GIVEN INSTRUCTION => Return the items below word for word, starting at the line that contains "Among options pixel" and continuing through the end of the items.

---------- MATERIAL FOR THE TASK

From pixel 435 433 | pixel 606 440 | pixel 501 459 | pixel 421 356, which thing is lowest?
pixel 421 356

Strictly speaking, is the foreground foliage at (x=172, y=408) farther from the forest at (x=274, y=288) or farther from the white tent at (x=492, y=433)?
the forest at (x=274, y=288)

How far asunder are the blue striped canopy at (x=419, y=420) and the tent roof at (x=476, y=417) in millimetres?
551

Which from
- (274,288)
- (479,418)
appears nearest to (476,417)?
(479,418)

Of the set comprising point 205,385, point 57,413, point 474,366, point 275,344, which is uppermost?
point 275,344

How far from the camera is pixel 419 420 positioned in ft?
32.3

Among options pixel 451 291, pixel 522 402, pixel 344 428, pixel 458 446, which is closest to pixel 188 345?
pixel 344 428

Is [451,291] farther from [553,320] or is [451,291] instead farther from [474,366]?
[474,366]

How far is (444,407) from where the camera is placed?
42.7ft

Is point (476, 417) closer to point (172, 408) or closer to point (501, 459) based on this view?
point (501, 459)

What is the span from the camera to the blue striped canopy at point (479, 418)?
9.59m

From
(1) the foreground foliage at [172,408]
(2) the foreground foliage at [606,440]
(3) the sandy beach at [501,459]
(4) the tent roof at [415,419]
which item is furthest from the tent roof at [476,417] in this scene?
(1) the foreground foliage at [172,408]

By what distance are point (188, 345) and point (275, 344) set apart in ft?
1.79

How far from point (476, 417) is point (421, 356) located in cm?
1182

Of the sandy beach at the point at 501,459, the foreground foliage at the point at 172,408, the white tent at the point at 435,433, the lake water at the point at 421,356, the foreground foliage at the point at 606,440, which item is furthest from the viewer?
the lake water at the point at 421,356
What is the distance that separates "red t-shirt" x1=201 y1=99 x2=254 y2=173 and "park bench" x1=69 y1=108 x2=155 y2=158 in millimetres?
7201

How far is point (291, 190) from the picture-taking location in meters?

--------------------

CORRECT RESPONSE =>
Among options pixel 451 291, pixel 522 402, pixel 344 428, pixel 458 446, which is closest to pixel 188 345?
pixel 344 428

Is [451,291] farther from [553,320] or is [451,291] instead farther from [474,366]?
[474,366]

How far is (444,407) from where the camera is placed?
42.7ft

Is point (476, 417) closer to point (172, 408) or closer to point (501, 459) based on this view?
point (501, 459)

What is the span from the camera to the blue striped canopy at point (479, 418)?
9.59m

From
(1) the foreground foliage at [172,408]
(2) the foreground foliage at [606,440]
(3) the sandy beach at [501,459]
(4) the tent roof at [415,419]
which item is furthest from the tent roof at [476,417] in this scene?
(1) the foreground foliage at [172,408]

By what distance are point (188, 345) and point (275, 344) set apart in ft?
1.79

How far from point (476, 417) is point (421, 356) located in cm?
1182

Of the sandy beach at the point at 501,459, the foreground foliage at the point at 172,408, the white tent at the point at 435,433, the lake water at the point at 421,356, the foreground foliage at the point at 606,440, which item is furthest from the viewer?
the lake water at the point at 421,356
What is the distance that separates "red t-shirt" x1=201 y1=99 x2=254 y2=173 and "park bench" x1=69 y1=108 x2=155 y2=158 in millimetres?
7201

How far is point (291, 190) from the picture-taking location in meters?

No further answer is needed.